**Text block**
>> Start
Treatment of a Deruta Maiolica dish

By Jane Townsend

I have been working on this donated Italian Maiolica object since almost the beginning of the academic year; it is a beautiful tin-glazed earthenware dish. My first step was to research the object using the library, internet and books from the workshop. Not having previously researched ceramics in this way I was both excited and anxious to find out as much as I could.

The figures on the front showed a number of children playing and I discovered a very similar scene in a book that shows a number of pieces of Maiolica from the Victoria and Albert Museum collection of the time.

I could feel the excitement gathering as the search narrowed; the picture showed a wine cooler by the renowned maker Bartolomeo Terchi from Italy around 1730. Could this be a previously undiscovered piece by the man himself?

The initial excitement over, I began to ponder, which is a useful skill in conservation: no rushing into things, mistakes can be made. The object on my desk did not have the finesse or quality of painting evident on the Terchi examples. After further research I was fortunate enough to have a conversation with both Reino Liefkes, Curator of Ceramics at the Victoria and Albert Museum, and Errol Manners, a B.A.D.A antiques dealer, who both agreed with me that "my" dish was not of Terchi's quality but they were of the opinion that it was from Deruta in Italy and approximately 1660 in date.

This was a lesson learned not to jump to conclusions no matter how exciting. Ongoing research uncovered the origins of the picture on the dish. This, I discovered, was a depiction of children playing two separate games from original engravings by French artist Claudine Bousonnet-Stella (1636-1697) who studied engraving under her uncle Jaques Stella. She produced a series of engravings in the 1650s known as Les jeux et plaisirs de l'enfence. ("The games and pleasures of childhood.") One of the two games depicted here is known as "Le cheval fondu", pictured on the right of the dish. A direct translation is something like "the lowered horse" but essentially the term refers to a very old French game similar to leapfrog, where the children line up to form the back of the horse and others act as the riders. Apart from the image in Bousonnet-Stella's engraving the same game can be seen in a painting about a hundred years earlier by Pieter Brueghel The Elder. The one on the left is "Le jeu de pet en gueule" which embarrassingly can be translated as the "fart in the face game" and is perhaps best left there!
>> End
**Given material**
>> Start
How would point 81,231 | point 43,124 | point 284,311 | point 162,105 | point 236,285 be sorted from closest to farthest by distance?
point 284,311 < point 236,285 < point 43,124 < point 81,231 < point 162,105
>> End
**Written exercise**
Please copy word for word the part of the Deruta dish article between "The initial excitement" and "1660 in date.", inclusive. The material plays no part here.

**Problem solution**
The initial excitement over, I began to ponder, which is a useful skill in conservation: no rushing into things, mistakes can be made. The object on my desk did not have the finesse or quality of painting evident on the Terchi examples. After further research I was fortunate enough to have a conversation with both Reino Liefkes, Curator of Ceramics at the Victoria and Albert Museum, and Errol Manners, a B.A.D.A antiques dealer, who both agreed with me that "my" dish was not of Terchi's quality but they were of the opinion that it was from Deruta in Italy and approximately 1660 in date.